* [Task directions] Return every row below verbatim, leaving out the pictures.

* [Data entries]
========
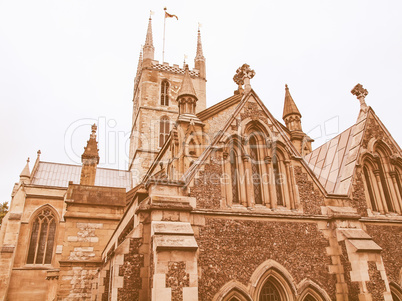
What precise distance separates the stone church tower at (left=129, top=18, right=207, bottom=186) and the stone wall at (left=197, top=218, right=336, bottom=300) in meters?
22.0

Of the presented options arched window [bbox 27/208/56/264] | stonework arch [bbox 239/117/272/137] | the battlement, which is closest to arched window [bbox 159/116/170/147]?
the battlement

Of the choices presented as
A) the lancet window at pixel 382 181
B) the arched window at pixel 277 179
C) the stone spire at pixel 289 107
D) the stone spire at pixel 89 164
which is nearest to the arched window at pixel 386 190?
the lancet window at pixel 382 181

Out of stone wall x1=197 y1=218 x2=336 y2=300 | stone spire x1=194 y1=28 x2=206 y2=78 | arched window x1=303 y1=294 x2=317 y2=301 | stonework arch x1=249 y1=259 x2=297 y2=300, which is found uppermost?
stone spire x1=194 y1=28 x2=206 y2=78

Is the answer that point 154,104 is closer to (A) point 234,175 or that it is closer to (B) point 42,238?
(B) point 42,238

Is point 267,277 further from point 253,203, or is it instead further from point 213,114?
point 213,114

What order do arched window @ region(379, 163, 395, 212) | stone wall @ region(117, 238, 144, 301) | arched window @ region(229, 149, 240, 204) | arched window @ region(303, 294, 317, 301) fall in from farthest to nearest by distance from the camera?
arched window @ region(379, 163, 395, 212), arched window @ region(229, 149, 240, 204), arched window @ region(303, 294, 317, 301), stone wall @ region(117, 238, 144, 301)

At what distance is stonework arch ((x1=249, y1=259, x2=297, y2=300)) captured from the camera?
757 centimetres

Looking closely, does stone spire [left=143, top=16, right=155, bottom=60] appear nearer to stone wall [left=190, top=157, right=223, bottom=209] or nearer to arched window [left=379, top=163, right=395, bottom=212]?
arched window [left=379, top=163, right=395, bottom=212]

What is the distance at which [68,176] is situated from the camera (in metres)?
29.5

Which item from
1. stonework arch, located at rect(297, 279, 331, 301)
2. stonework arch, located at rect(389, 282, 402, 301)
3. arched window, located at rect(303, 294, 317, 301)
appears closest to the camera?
stonework arch, located at rect(297, 279, 331, 301)

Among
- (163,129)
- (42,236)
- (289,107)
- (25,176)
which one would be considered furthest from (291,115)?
(25,176)

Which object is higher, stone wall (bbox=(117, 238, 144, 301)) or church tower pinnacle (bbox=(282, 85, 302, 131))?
church tower pinnacle (bbox=(282, 85, 302, 131))

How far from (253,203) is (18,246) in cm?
2005

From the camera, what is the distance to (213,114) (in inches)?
684
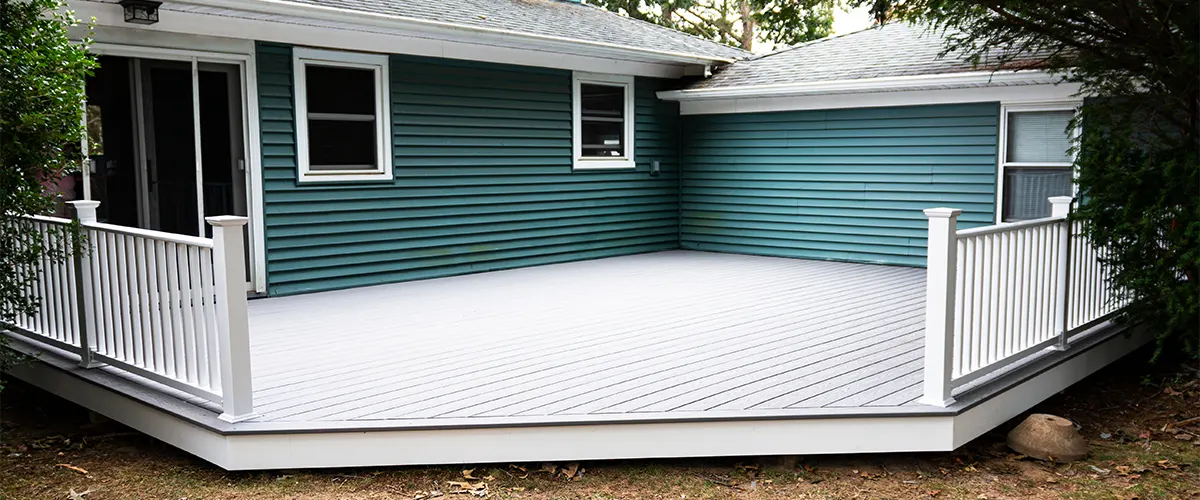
========
* [Result of this exercise]
What precise distance separates the stone church tower at (left=129, top=18, right=207, bottom=186) and the stone wall at (left=197, top=218, right=336, bottom=300) in meters?
22.0

Of the presented options arched window [bbox 27/208/56/264] | stonework arch [bbox 239/117/272/137] | the battlement, which is closest to arched window [bbox 159/116/170/147]?
the battlement

Of the choices presented as
A) the lancet window at pixel 382 181
B) the arched window at pixel 277 179
C) the stone spire at pixel 289 107
D) the stone spire at pixel 89 164
which is nearest to the arched window at pixel 386 190?
the lancet window at pixel 382 181

Out of stone wall x1=197 y1=218 x2=336 y2=300 | stone spire x1=194 y1=28 x2=206 y2=78 | arched window x1=303 y1=294 x2=317 y2=301 | stonework arch x1=249 y1=259 x2=297 y2=300, which is found uppermost?
stone spire x1=194 y1=28 x2=206 y2=78

Is the answer that point 154,104 is closer to (A) point 234,175 or that it is closer to (B) point 42,238?
(B) point 42,238

Is point 267,277 further from point 253,203, or is it instead further from point 213,114?
point 213,114

What order do arched window @ region(379, 163, 395, 212) | stone wall @ region(117, 238, 144, 301) | arched window @ region(229, 149, 240, 204) | arched window @ region(303, 294, 317, 301) fall in from farthest to nearest by distance from the camera?
arched window @ region(379, 163, 395, 212), arched window @ region(229, 149, 240, 204), arched window @ region(303, 294, 317, 301), stone wall @ region(117, 238, 144, 301)

At what distance is stonework arch ((x1=249, y1=259, x2=297, y2=300)) captured from the camera?
757 centimetres

Looking closely, does stone spire [left=143, top=16, right=155, bottom=60] appear nearer to stone wall [left=190, top=157, right=223, bottom=209] or nearer to arched window [left=379, top=163, right=395, bottom=212]?
arched window [left=379, top=163, right=395, bottom=212]

What is the distance at which [68,176] is situated from the camera (in metres)?
29.5

Which item from
1. stonework arch, located at rect(297, 279, 331, 301)
2. stonework arch, located at rect(389, 282, 402, 301)
3. arched window, located at rect(303, 294, 317, 301)
appears closest to the camera?
stonework arch, located at rect(297, 279, 331, 301)

Among
- (163,129)
- (42,236)
- (289,107)
- (25,176)
which one would be considered furthest from (291,115)?
(25,176)

Which object is higher, stone wall (bbox=(117, 238, 144, 301)) or church tower pinnacle (bbox=(282, 85, 302, 131))?
church tower pinnacle (bbox=(282, 85, 302, 131))

How far from (253,203) is (18,246) in cm?
2005

From the camera, what is the distance to (213,114) (in inches)?
684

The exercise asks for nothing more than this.